EXTRAIT DU TEXTE:
----

Le Cercle des Européens...
Pour une Europe réunie...
Entre la Hongrie ou la Lettonie contraints à faire appel à l’aide du FMI et la Pologne qui est le seul pays de l’UE à afficher un taux de croissance positif en 2009, quel bilan peut-on dresser de l’impact de la crise dans les pays d’Europe centrale et orientale ?
Il est en effet important de ne pas généraliser et de ne pas traiter les nouveaux membres de l’UE comme un "bloc de l’Est", qui serait touché de façon uniforme par la crise du système financier et économique. Il faut rappeler que ces pays ne sont pas à l’origine de la crise mais qu’ils subissent une crise venue de l’Occident. Ils n’ont pas fait de folie dans le domaine financier, ni ne se sont lancés dans le marché des subprimes, mais leurs systèmes bancaires subissent pourtant les répercussions de la crise.

----

DONNÉES FOURNIES:

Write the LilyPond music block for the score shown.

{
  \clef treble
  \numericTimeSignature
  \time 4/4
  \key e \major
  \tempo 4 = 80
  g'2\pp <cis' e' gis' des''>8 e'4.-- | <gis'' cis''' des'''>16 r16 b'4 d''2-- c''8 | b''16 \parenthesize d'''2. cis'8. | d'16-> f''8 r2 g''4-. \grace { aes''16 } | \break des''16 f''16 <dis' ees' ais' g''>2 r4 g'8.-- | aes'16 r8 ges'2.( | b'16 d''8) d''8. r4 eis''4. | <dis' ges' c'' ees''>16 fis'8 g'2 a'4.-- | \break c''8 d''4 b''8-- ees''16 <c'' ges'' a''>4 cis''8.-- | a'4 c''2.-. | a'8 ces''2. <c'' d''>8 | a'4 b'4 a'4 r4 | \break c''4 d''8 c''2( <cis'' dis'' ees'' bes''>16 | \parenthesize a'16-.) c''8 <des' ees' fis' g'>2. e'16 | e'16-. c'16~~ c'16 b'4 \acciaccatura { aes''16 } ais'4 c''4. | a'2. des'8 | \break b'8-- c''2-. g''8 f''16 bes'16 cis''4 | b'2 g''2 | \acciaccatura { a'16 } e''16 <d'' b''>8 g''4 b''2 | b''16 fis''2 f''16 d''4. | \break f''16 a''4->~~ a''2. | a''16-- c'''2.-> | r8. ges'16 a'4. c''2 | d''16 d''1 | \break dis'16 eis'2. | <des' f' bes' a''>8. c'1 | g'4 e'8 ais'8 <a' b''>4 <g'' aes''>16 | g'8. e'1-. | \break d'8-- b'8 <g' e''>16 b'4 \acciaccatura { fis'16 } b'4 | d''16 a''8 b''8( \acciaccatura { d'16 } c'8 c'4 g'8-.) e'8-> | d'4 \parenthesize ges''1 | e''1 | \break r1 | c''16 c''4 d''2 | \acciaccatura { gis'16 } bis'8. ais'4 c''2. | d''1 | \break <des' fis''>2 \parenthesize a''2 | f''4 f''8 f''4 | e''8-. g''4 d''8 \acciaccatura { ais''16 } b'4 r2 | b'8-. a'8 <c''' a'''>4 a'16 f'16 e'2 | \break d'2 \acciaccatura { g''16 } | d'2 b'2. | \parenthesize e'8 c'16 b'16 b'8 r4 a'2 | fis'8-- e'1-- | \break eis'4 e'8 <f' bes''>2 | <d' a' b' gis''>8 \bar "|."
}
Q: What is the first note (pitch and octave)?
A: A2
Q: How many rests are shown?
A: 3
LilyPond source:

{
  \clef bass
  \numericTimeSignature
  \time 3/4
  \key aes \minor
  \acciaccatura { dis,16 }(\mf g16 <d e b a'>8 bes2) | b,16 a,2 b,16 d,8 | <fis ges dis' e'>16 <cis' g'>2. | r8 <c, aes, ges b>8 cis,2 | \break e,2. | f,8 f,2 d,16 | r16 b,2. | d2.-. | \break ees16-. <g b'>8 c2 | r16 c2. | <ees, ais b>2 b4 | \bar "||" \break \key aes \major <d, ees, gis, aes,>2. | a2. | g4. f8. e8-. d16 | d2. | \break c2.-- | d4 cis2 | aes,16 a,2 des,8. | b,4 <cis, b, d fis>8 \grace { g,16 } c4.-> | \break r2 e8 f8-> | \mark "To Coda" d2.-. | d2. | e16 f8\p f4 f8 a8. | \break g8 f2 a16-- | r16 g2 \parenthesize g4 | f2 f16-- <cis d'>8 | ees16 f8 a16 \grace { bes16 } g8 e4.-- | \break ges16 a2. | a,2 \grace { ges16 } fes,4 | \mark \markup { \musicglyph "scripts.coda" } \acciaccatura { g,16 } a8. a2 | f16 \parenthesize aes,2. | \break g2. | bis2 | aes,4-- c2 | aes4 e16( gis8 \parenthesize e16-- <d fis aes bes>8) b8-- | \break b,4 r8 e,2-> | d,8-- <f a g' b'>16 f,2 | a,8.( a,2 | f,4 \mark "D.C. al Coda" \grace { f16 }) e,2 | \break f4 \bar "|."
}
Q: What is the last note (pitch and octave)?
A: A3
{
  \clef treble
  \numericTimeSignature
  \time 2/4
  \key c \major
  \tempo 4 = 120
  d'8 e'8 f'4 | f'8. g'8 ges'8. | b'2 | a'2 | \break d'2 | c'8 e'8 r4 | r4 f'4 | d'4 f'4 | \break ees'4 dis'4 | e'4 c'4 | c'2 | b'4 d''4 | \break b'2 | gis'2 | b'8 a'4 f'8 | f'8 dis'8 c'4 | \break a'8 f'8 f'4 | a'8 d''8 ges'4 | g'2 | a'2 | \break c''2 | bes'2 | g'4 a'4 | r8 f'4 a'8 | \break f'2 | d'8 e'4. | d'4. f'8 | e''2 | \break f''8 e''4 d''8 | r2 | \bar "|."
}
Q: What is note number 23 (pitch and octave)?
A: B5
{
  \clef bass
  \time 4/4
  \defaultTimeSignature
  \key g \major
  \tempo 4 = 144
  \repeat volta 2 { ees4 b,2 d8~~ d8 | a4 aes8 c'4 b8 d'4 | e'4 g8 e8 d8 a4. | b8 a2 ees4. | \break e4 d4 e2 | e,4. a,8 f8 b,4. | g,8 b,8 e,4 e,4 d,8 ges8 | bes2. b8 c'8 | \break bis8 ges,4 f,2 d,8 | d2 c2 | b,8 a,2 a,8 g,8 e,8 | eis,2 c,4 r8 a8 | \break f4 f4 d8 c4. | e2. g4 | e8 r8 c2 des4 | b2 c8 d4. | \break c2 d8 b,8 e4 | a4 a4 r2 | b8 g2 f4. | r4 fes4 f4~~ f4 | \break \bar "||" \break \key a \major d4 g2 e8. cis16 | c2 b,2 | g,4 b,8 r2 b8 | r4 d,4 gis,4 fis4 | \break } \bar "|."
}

----

CONSIGNE 1:
Reproduisez à l’identique le passage du texte sur la crise en Europe centrale et orientale situé entre « Il est en effet » et « de la crise. » inclus.
CONSIGNE 2:
Veuillez rédiger la suite du texte sur la crise en Europe centrale et orientale, en reprenant après sa dernière phrase.

CORRIGÉ 1:
Il est en effet important de ne pas généraliser et de ne pas traiter les nouveaux membres de l’UE comme un "bloc de l’Est", qui serait touché de façon uniforme par la crise du système financier et économique. Il faut rappeler que ces pays ne sont pas à l’origine de la crise mais qu’ils subissent une crise venue de l’Occident. Ils n’ont pas fait de folie dans le domaine financier, ni ne se sont lancés dans le marché des subprimes, mais leurs systèmes bancaires subissent pourtant les répercussions de la crise.

CORRIGÉ 2:
Il y a d’un côté un groupe de pays qui bien qu’ayant subi le contre coups de la crise, se portent relativement bien. Parmi ceux qui résistent le mieux, il y a la Pologne qui est le seul pays parmi les nouveaux membres mais aussi de toute l’Union européenne à ne pas avoir connu la récession en 2009. Le pays affiche en effet un taux de croissance aux alentours de 1,7%. Les Polonais sont d’ailleurs assez irrités par le discours parfois catastrophiste à propos de la situation économique à l’Est. La République tchèque ou la Slovaquie résistent également bien. Ils subissent la baisse de la demande en Europe occidentale dans certains secteurs mais pour prendre l’exemple de l’industrie automobile qui est très importante dans ces deux pays, la production est repartie suite aux politiques de relance de la demande avec notamment la prime à la casse. Les usines Skoda affichent ainsi leurs meilleurs résultats.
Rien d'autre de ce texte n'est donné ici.